Yassine Brahim, ministre du Développement, de l’Investissement et de la Coopération internationale a répondu, dans une correspondance envoyée à Business News, mardi 8 mars 2016, à un article de Mourad Abdelmoula, paru sur nos colonnes en date du 1er mars 2016 et intitulé : « Nouveau Code d’investissement : L’export ? Connais pas ! ».

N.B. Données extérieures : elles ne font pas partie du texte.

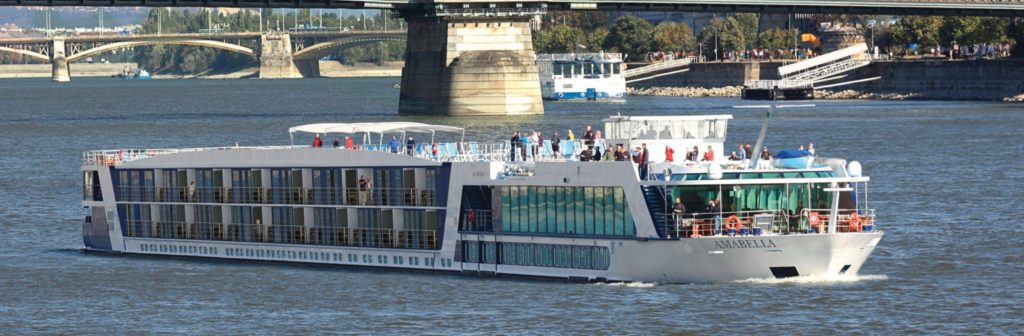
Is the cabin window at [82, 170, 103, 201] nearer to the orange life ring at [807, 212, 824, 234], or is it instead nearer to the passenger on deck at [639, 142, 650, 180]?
the passenger on deck at [639, 142, 650, 180]

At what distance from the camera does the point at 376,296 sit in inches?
1831

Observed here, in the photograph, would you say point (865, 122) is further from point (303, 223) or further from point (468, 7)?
point (303, 223)

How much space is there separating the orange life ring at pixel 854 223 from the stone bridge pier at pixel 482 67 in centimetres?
8743

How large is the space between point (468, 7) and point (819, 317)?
92.2m

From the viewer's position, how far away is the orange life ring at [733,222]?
147ft

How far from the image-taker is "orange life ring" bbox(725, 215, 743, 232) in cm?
4472

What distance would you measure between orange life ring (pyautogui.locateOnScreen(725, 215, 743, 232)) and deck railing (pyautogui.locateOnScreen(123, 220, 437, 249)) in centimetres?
775

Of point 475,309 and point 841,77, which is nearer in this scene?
point 475,309

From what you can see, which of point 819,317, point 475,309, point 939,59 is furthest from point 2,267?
point 939,59

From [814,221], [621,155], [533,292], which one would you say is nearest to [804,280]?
[814,221]

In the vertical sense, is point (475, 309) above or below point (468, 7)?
below

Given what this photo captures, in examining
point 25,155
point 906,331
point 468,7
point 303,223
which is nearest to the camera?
point 906,331

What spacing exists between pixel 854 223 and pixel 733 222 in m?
2.55

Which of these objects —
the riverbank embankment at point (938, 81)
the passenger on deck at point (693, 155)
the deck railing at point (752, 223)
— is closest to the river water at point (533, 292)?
the deck railing at point (752, 223)
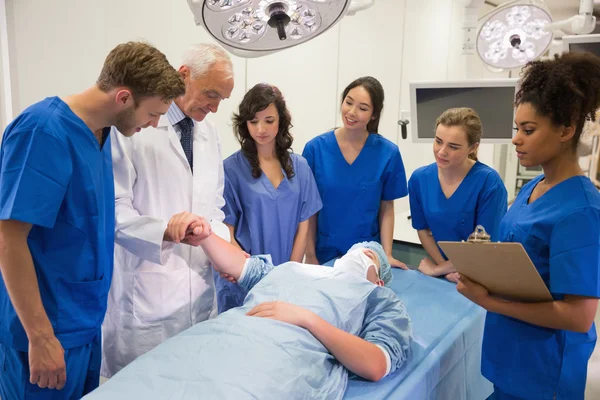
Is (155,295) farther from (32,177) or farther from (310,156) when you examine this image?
(310,156)

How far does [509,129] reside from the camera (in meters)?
2.23

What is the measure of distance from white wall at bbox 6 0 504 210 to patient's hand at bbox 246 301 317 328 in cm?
122

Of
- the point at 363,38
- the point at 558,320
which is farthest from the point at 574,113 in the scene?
the point at 363,38

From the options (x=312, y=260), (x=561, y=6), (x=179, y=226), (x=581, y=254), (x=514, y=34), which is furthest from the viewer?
(x=561, y=6)

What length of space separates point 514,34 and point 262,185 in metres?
2.61

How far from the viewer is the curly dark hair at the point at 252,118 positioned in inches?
70.9

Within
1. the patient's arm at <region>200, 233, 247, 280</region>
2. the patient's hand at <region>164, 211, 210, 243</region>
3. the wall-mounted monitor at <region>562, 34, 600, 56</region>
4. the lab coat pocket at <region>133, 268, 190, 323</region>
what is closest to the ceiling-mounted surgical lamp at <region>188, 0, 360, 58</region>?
the patient's hand at <region>164, 211, 210, 243</region>

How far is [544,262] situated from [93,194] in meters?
1.08

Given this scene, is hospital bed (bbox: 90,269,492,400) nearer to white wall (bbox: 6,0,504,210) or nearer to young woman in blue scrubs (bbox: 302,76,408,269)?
young woman in blue scrubs (bbox: 302,76,408,269)

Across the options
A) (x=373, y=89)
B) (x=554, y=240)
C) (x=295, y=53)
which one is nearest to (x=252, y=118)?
(x=373, y=89)

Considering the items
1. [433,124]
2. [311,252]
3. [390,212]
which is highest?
[433,124]

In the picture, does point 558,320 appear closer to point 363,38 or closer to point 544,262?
point 544,262

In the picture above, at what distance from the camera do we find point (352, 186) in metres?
2.11

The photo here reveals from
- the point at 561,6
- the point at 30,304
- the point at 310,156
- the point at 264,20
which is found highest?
the point at 561,6
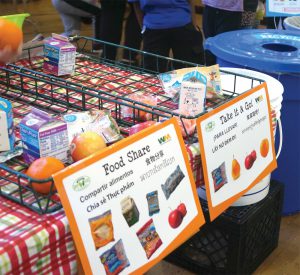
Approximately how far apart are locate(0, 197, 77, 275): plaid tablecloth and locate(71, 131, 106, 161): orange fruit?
142 millimetres

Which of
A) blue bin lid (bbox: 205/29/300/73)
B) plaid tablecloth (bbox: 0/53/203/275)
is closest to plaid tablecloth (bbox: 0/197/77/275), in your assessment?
plaid tablecloth (bbox: 0/53/203/275)

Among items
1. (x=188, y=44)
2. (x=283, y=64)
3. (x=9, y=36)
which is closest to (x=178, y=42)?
(x=188, y=44)

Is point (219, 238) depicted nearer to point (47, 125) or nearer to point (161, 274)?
point (161, 274)

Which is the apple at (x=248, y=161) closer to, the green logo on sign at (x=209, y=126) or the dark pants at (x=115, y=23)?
the green logo on sign at (x=209, y=126)

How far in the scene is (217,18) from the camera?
3.12 metres

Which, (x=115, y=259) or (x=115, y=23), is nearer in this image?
(x=115, y=259)

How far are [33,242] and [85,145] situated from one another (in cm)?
24

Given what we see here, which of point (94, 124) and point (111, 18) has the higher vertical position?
point (94, 124)

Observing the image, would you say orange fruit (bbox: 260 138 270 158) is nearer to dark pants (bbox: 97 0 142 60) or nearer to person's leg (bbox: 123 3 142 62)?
dark pants (bbox: 97 0 142 60)

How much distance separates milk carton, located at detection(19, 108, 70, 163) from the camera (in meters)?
0.92

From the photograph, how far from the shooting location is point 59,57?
4.99ft

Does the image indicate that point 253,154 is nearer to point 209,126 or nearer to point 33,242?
point 209,126

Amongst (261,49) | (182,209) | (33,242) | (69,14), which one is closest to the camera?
(33,242)

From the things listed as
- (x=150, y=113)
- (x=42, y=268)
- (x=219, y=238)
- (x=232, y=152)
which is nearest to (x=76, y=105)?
(x=150, y=113)
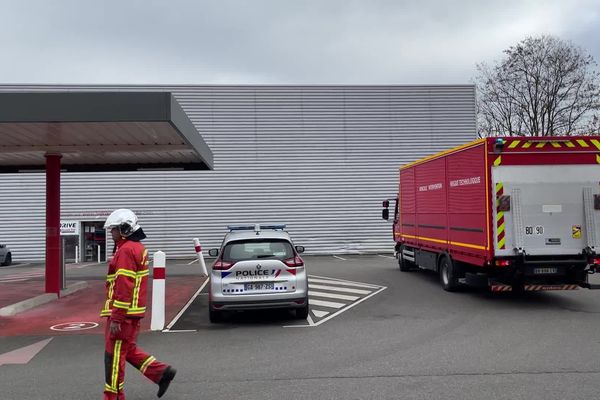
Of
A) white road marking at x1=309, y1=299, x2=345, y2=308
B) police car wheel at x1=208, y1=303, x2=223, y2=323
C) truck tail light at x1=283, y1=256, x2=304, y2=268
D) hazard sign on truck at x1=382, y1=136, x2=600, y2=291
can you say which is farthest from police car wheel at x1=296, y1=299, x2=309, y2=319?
hazard sign on truck at x1=382, y1=136, x2=600, y2=291

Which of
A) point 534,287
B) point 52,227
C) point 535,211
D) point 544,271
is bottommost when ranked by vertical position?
point 534,287

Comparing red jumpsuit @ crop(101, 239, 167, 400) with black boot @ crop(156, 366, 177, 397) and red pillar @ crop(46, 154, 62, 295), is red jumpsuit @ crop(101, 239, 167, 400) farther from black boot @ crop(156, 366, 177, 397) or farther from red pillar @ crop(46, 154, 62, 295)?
red pillar @ crop(46, 154, 62, 295)

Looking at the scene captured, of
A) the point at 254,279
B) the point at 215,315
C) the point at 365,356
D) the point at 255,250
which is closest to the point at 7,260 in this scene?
the point at 215,315

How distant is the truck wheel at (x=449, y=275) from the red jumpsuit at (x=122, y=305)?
890cm

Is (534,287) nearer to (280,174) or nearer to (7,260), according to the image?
(280,174)

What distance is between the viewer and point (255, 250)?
895 cm

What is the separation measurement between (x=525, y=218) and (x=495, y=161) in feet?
4.06

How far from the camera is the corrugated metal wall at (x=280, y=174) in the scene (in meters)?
26.2

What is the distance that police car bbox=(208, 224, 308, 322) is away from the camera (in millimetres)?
8719

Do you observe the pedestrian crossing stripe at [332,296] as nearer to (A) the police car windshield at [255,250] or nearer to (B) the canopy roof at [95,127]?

Le ministre soulève un certain nombre de points abordés dans l’article et qu’il réfute, explications à l’appui, signalant que le raisonnement de l’article s’est basé sur l’absence d’une autre loi qui va prévoir des dispositions fiscales pour les entreprises exportatrices.
M. Brahim explique que la loi de promulgation du projet du Code a prévu le maintien du régime de l’exportation (totale et partielle) sans aucun changement jusqu’au 31 décembre 2016. Les seuls changements concernent le relèvement du nombre de cadres étrangers, pouvant être recrutés, de 4 actuellement à 10 avec extension des entreprises pouvant bénéficier de cette disposition, pour couvrir les entreprises autres que totalement exportatrices.

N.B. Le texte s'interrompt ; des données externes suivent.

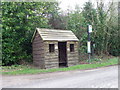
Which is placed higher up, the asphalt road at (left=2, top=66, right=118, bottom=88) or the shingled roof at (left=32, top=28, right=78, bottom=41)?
the shingled roof at (left=32, top=28, right=78, bottom=41)

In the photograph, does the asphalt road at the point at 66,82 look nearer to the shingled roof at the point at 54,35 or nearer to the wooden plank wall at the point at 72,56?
the shingled roof at the point at 54,35

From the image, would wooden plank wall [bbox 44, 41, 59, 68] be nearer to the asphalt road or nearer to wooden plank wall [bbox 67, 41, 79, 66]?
wooden plank wall [bbox 67, 41, 79, 66]

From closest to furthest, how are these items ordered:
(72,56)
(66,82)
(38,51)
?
(66,82)
(38,51)
(72,56)

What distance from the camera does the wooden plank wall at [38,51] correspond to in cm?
1066

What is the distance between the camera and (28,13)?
42.5 ft

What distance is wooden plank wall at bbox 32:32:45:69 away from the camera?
35.0ft

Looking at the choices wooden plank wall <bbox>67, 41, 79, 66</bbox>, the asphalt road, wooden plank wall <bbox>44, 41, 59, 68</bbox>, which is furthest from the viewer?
wooden plank wall <bbox>67, 41, 79, 66</bbox>

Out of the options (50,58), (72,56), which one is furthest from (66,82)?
(72,56)

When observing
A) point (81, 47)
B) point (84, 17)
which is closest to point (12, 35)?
point (81, 47)

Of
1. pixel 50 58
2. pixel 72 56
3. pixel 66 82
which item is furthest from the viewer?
pixel 72 56

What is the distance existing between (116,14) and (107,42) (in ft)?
11.6

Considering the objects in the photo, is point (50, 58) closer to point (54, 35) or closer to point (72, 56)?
point (54, 35)

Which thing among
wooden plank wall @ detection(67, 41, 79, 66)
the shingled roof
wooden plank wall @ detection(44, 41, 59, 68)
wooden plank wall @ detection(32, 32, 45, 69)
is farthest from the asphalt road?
wooden plank wall @ detection(67, 41, 79, 66)

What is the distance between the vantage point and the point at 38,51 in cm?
1130
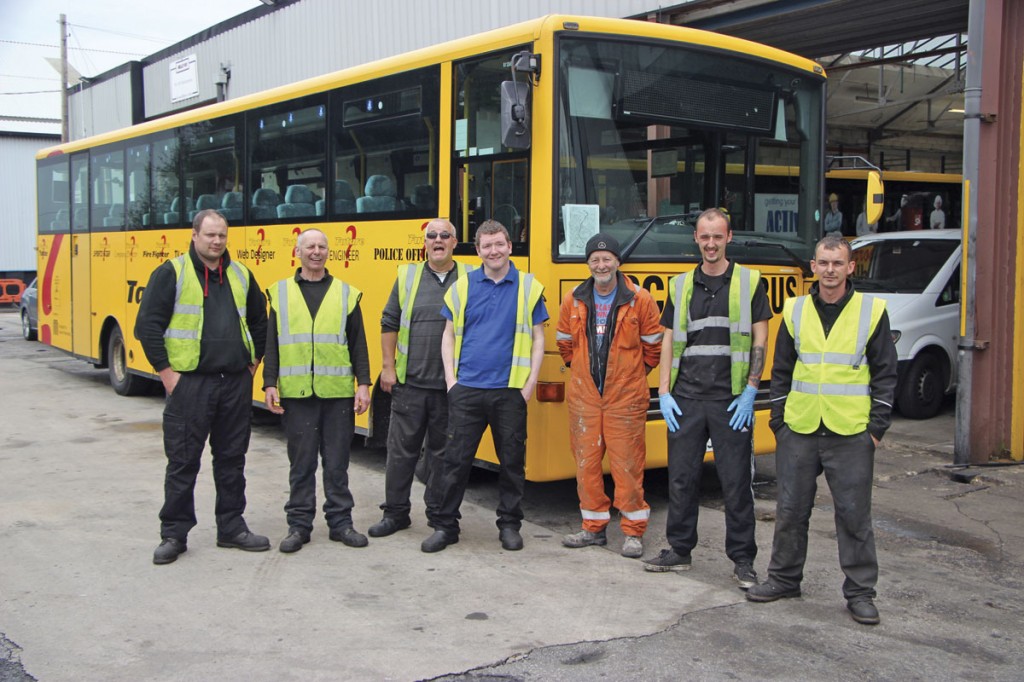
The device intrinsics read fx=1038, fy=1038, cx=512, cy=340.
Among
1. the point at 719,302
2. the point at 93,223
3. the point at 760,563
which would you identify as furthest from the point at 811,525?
the point at 93,223

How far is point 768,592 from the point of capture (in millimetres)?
5156

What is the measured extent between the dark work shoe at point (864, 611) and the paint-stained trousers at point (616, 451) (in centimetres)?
139

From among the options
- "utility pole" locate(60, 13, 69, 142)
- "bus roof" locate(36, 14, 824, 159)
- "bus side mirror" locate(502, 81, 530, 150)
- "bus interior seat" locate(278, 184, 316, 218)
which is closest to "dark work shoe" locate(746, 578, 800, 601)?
"bus side mirror" locate(502, 81, 530, 150)

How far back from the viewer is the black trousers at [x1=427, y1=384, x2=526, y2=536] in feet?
19.7

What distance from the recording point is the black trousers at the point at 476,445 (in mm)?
6004

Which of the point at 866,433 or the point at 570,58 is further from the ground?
the point at 570,58

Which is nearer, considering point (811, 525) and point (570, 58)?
point (570, 58)

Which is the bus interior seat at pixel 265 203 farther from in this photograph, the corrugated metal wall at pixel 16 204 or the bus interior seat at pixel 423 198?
the corrugated metal wall at pixel 16 204

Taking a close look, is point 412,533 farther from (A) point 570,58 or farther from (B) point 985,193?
(B) point 985,193

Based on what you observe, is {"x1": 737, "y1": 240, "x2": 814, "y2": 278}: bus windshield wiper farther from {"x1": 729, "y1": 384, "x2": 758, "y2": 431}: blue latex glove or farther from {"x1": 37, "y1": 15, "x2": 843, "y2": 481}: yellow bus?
{"x1": 729, "y1": 384, "x2": 758, "y2": 431}: blue latex glove

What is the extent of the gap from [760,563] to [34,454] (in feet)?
20.5

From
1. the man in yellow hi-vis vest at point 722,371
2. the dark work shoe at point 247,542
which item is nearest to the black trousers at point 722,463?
the man in yellow hi-vis vest at point 722,371

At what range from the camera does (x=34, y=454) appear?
887 centimetres

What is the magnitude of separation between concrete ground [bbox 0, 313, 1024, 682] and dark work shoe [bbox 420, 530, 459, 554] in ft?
0.18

Il explique qu’un projet de loi en cours d’élaboration, relatif à la conception d’un nouveau dispositif d’incitations fiscales, entrera en principe en vigueur le 1er janvier 2017, y compris le régime fiscal de l’exportation. Ces dispositions portant sur les incitations fiscales seront insérées au niveau de la législation fiscale de droit commun (code de l’IRPP et l’IS, code de la TVA,…) pour être introduites par la suite au niveau du projet du code général des impôts. En conséquence, aucun vide juridique n’aura lieu, car ce travail de révision du dispositif des incitations fiscales est réalisé en parfaite harmonie avec le projet du Code de l’investissement et en coordination étroite entre les départements concernés.
On peut lire également que le projet de loi portant révision des avantages fiscaux va prévoir les définitions de l’exportation et des avantages à accorder au titre de ces opérations.
D’autre part, le régime douanier de la zone franche, prévu par l’article premier du code des douanes, ainsi que les autres régimes douaniers, liés à l’exportations, vont continuer à régir les entreprises exportatrices, même en absence de mention expresse au niveau du projet du Code de l’investissement, souligne le ministre.
Finalement, Yassine Brahim explique qu’aucun changement n’est prévu par le projet du Code de l’investissement au niveau de l’article 14 et que sa définition sera maintenue jusqu’au 31 décembre 2016, en prévision d’une révision globale de la législation de change.